Выбрать главу

Проступание лица-выражения сквозь лицо-маску, иными словами рождение конкретного лица в монтаже, связано у Кулешова с процессом превращения лица в тело, в инертный, вещный, отчужденный от внутренней выразительности объект. Рождение конкретного лица совершенно не связано у него с идеей некоего проступания смыслов (души) изнутри на телесную поверхность, оно не связано с классической идеей выразительности — экспрессии — как некоего давления изнутри наружу. Кулешов писал: «…Выражение какого-либо чувства натурщиков в пределах одной сцены меняется (на экране, а не во время „игры“ его перед съемочным аппаратом) в зависимости от того, с какой сменой этот кусок монтируется. Подобный закон наблюдается в театре, который, правда, выражается в совершенно других моментах. Если мы наденем на актера маску и заставим его принять печальную позу, то и маска будет выражать печаль, если же актер примет радостную позу, то нам будет казаться, что маска радостна» (160).

В этом рассуждении нужно отметить два момента. Первый — лицо-маска в монтажном ряду уподобляется маске на теле актера. Таким образом, монтажное окружение крупного плана натурщика превращается в своего рода тело или, во всяком случае, функционирует так же как тело. Второй — лицо-маска получает свое значение от тела, оно как бы изживает в себе все лицевое и служит для растворения лица в том теле, которое его продолжает. Маска превращается в часть тела. Тело обладает той механической подвижностью, о которой мы уже говорили, и проецирует выразительность этой подвижности на статичное лицо-маску. Лицо становится отростком, органом тела.
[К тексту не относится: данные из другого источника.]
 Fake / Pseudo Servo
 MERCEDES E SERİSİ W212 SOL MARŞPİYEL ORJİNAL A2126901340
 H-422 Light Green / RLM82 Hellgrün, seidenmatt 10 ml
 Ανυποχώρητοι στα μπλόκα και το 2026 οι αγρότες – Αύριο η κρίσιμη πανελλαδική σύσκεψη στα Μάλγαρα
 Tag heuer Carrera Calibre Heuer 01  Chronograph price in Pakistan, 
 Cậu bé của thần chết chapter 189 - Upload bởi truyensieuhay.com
Можно выразить происходящее и иначе — тело при обретает «черты лица», лицо становится телом, между ними происходит обмен (С. Вермель, обыгрывая эту ситуацию обмена, назвал маску «позой лица» [Вермель 1923:23]). Делез и Гваттари отмечали это явление, обозначенное ими, как «фациализация тела», например, в изображениях стигматизации святого Франциска, когда раны, открывающиеся на руках святого, как бы «фациализируют» его тело, прорезают в нем глаза. То же происходит и с нашей одеждой, на которой пуговицы, например, открывают «глаза», проецируя на тело выразительность лица (Делез-Гваттари 1987–178–181). По мнению французских теоретиков, означающее может быть спроецировано на тело, только подвергшееся предварительной фациализации. Однако, как показывает, например, античный миф о Баубо, лицо всегда фациализировано (например, соски на груди всегда выступают в качестве потенциальных «глаз» тела. — Фрейд 1963 — Девере 1983)
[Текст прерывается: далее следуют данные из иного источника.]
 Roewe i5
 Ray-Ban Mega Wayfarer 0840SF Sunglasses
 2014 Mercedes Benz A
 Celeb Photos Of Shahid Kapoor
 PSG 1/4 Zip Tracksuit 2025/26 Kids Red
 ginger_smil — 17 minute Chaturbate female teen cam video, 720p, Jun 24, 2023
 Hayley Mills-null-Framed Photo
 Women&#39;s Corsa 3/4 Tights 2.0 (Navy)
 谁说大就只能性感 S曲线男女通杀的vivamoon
Любопытно, что опыты «фациализации» тела с помощью лица-маски, которые интересовали Кулешова, независимо от него и в ином ключе проделывал немецкий актер Вернер Краусс. Карл Цукмайер вспоминал, что Краусс ненавидел мимическую игру и мечтал воздействовать на зрителей с помощью маски. Однажды Цукмайер принес Крауссу маску призрака, которая хранилась у него на чердаке Краусс надел ее и затем с помощью коротких монологов и жестикуляции рук вызывал у присутствующих отчетливое впечатление, что маска плачет и смеется (Целлер 1976:292–293). В 1923 году Фридрих Зибург в статье «Магия тела» посвятил специальный фрагмент актерской технике Краусса, где, в частности, замечал.

«Его телесная интенсивность так велика, что, когда он не располагает в качестве строительного материала словом, вся его сила устремляется в члены его тела, где она стремится обрести чисто пантомимическую магию лица» (Зибург 1984:424).